A better demonstration of the missing thread that should have run through this book – the F-word of British politics – could not have been fashioned if the federalists amongst us had spun one. The evidence of collective electoral intelligence, and its often devastating use, even under first-past-the-post, that points towards federalism is all but ignored.

Instead, the fault line that runs down the middle of the book and leads to its questionable conclusion is to be found in the search for an English identity, the very basis of ‘Breaking Up Britain’. Ultimately it fails to recognise that a state that has defined itself through centuries of imperialist crushing of other’s nationhood cannot begin to define its own self until it recognises the devastating impact it has had, and continues to have, on others.

Or, in Scotland’s Year of the Homecoming perhaps the English – left, right, north, south, urban and rural, including people just like my Hampshire born mum, whose dad became the local Tory mayor – need to take to their own lion-hearts the words of Robert Burns’ and his advice to my fellow Scots ‘to see ourselves as others see us’.

This is a lesson that John Harris certainly argues strongly, when describing his take on the ‘Southern Discomfort’ political concept within England, making the wider point that there are no ‘no-go areas’ for any party in any part of the country. Under any electoral system, the public’s demand for greater choice will increase political plurality. Period.

Politics, constitutional or otherwise, is not an easy, clear-cut discussion with a right or a wrong answer, a ‘left’ or ‘right’ solution, it must be played out in glorious technicolour. The devolved areas of the UK are beginning to use the whole spectrum, fast-tracked by fairer voting systems, forging new and interesting political alliances.

In Scotland, sadly, we took a step backwards at the last election with the routing of the socialist reds and the environmental greens from their historic first term highs. This was the result not simply from a fall in electoral support (and inevitable in-fighting on the far left) but also from the shameful electoral shenanigans of the main parties, as highlighted in the Gould report. This threatened to turn our politics grey.

Mike Parker does helpfully point out some of the contradictions and colour clashes that still lurk at the heart of British politics, with the potential to burst out onto the scene. In highlighting widely held racist, sexist and homophobic attitudes amongst the British working class (now being converted into support for the BNP in England, which it should be noted is the only non-devolved part of the UK) he signals the desperate need for more colourful, positive politics, especially in times of recession.

Other contributors make useful points in seeking to define the prospects for England joining our growing ‘federal family’ through a process of self discovery, eg Vron Ware’s recognition of the importance of local community and the battle for the village green, the post office and the pub.
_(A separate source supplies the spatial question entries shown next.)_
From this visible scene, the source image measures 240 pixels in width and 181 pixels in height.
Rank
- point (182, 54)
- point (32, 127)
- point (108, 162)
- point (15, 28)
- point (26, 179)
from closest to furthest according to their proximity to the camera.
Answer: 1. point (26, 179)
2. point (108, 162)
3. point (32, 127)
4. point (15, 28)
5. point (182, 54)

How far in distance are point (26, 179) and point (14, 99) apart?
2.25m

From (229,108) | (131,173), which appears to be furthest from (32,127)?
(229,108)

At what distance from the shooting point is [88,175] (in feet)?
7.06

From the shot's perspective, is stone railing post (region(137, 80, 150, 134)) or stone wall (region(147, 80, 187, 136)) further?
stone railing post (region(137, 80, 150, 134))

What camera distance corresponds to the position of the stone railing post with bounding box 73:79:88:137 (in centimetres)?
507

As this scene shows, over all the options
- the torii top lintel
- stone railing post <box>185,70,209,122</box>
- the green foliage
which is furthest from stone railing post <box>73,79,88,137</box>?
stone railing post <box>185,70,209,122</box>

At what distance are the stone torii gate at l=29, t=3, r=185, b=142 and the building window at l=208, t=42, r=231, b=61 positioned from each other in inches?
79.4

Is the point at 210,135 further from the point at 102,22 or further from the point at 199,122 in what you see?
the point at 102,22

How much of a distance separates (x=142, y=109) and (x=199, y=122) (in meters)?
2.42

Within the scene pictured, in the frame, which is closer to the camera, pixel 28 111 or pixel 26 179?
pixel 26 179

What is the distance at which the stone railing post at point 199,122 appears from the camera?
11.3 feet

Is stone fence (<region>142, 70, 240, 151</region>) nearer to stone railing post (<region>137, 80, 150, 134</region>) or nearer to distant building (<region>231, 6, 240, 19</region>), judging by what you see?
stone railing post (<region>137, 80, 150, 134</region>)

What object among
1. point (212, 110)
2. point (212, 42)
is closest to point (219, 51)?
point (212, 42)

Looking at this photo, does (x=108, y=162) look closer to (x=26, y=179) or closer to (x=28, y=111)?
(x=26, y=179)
Appropriate with the Ashes in full swing!

Meanwhile, the peoples of the UK have already moved on from the immediate post-devolution period with which this book is chiefly concerned, turning on its head the base unionist-driven political assumptions that determined the power relationships between Westminster and the devolved administrations in Belfast, Cardiff and Edinburgh.

There is an emerging political psyche across our ‘jigsaw state’ that is the exact reverse of the legislative basis for the Scotland Act, and its sister acts for Northern Ireland and Wales. This is what I call the new ‘devolution default position’. It can be summed up thus: ‘if we can do it ourselves, then we will’ and ‘only if it is better done together, should it remain reserved to Westminster’. That is federalism.

This book is based upon an outdated premise, looking through the wrong end of the political telescope, seeing the UK from a London, or rather Westminster perspective. It reminds me of that fabulous Two Ronnies sketch in which they confuse four candles for fork handles. Four nations after a Union? It’s the wrong question looking for the right answer.